Here are a couple of shows to tide you over while you're waiting for the new seasons of House/Heroes/BSG/all of the above. Download away.

Burn Notice

You'll watch because of the premise, you'll stay for the chemistry (acting and actual). Spy gets cut off and is stuck without money or legal contacts in Miami. Reconnects with his estranged mom and takes odd jobs to pony up enough cash to find out who burned him. Has two sidekicks: an on-off girlfriend who used to be an IRA bomber, and a retired CIA buddy who drinks a lot and collects sugar mommies.

Cool use of voice-overs and subtitles, especially when explaining surveillance techniques and spy protocol. It also gives the show a "MacGyver" vibe, which extends to the jerry-rigging and improvisation using hardware tools. But Michael Westen is an anti-Mac in that he's itching to get back in the game. He also doesn't have the do-gooding, tree-hugging, anti-gun image of Angus, preferring, instead, to wheel and deal and put one over the bad guys.

Jeffrey Donovan is not dashing like Bond but has this insincere smile that never fails to crack me up. Gabrielle Anwar is still hot and (unlike, say, Jennifer Garner) projects enough edge and moxie to make for a believable covert operative. And Bruce Campbell is Bruce Campbell.

Best viewed as a marathon, with friends and food.

Mad Men

The show costs 2.5 million per episode, most of which is spent on production design (for which it'll probably win an Emmy).
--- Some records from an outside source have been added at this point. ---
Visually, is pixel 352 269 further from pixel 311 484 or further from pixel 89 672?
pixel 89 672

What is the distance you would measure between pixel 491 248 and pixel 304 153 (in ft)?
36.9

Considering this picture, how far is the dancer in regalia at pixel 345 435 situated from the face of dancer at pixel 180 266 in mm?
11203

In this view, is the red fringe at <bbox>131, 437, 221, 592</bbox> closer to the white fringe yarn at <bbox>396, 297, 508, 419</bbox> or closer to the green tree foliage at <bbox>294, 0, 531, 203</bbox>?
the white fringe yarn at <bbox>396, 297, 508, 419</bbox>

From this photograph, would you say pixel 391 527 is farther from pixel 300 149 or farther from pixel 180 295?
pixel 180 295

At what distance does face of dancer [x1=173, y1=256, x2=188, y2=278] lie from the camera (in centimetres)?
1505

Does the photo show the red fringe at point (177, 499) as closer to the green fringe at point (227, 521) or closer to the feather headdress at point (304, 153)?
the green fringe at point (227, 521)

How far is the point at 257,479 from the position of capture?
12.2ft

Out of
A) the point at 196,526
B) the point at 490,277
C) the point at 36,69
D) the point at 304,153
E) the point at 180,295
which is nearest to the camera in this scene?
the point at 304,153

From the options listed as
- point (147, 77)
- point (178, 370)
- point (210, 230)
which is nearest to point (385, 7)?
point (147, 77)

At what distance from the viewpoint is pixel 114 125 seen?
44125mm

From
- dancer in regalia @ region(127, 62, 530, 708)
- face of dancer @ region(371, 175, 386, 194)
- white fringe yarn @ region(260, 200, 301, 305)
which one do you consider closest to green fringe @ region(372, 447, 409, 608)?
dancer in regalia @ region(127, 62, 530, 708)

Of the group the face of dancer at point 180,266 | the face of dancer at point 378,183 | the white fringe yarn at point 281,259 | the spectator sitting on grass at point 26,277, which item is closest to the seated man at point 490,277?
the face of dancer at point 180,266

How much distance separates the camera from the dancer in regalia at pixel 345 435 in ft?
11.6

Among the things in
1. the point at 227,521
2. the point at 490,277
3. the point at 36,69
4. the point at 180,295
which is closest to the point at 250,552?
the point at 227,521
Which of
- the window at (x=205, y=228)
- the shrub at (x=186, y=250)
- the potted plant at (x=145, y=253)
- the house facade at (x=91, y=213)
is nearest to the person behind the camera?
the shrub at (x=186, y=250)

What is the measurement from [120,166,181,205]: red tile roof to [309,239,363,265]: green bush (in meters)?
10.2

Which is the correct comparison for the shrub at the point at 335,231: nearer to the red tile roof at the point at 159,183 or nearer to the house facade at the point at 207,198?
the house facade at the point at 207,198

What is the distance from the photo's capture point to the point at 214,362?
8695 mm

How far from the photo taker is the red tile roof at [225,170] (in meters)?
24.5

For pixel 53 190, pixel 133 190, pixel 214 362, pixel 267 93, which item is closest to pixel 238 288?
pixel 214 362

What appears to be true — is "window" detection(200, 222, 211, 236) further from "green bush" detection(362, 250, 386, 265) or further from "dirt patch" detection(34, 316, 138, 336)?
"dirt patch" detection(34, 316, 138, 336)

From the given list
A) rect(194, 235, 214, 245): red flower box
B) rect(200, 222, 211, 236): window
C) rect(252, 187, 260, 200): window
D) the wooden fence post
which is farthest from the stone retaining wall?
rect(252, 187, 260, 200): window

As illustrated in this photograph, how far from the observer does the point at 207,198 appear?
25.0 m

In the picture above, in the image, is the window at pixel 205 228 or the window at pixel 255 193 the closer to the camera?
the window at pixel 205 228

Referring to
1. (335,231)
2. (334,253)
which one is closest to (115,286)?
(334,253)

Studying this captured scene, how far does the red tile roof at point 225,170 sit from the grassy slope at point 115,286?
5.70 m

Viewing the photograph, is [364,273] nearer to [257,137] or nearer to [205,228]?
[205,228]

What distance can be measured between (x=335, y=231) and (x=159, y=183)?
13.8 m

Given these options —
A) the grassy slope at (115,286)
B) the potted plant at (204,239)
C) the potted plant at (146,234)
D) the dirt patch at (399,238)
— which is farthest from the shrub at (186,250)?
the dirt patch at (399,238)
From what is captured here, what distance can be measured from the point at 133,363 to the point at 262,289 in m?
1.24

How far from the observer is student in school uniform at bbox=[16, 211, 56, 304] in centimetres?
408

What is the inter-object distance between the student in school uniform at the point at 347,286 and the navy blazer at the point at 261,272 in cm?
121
It's set in Madison Avenue in 1960, the "golden era" of advertising where people smoked all the time, blacks were waiters and doormen, and women were housewives, secretaries, or mistresses.

The main storyline is a bit too soap opera-ish for me but the B plots are cool. In the first two episodes the structure of an ad agency is explained by copywriter hitting on a secretary, the idea behind the Lucky Strike "It's Toasted" slogan is shown, and the basic concepts of psychology and consumer research (taken for granted now, revolutionary for that time) is discussed.

The cast is a bit big but the first few episodes introduce us to everyone. Best viewed in installments.

3 comments:

Boom said...

Burn Notice is so much fun! You're right, you come for the premise and stay for the chemistry. I'm so hooked, I've never missed an episode.

Bruce Campbell got ooold.

The promos for Mad Men didn't give the impression that it was period piece. That kinda turned me off when I saw it. But yeah, the production value is Emmy-worthy.

missingpoints said...

I take notes when I watch "Mad Men." I'm gonna use clips for my advertising class.

Burn Notice is on hiatus. Crap. Oh, and Gabrielle Anwar is hot but looks way too skinny to kick ass the way she does. Re: Bruce, it's been 15 years since "Xena" and about 25 since "Evil Dead." He IS old.

Boom said...

well, it's the us open that's why. which also makes good tv, at least for me.

hahah, yeah i know but i just saw a rerun of army of darkness and remembered how i had a mini crush on him, of which i now have no trace of whatsoever.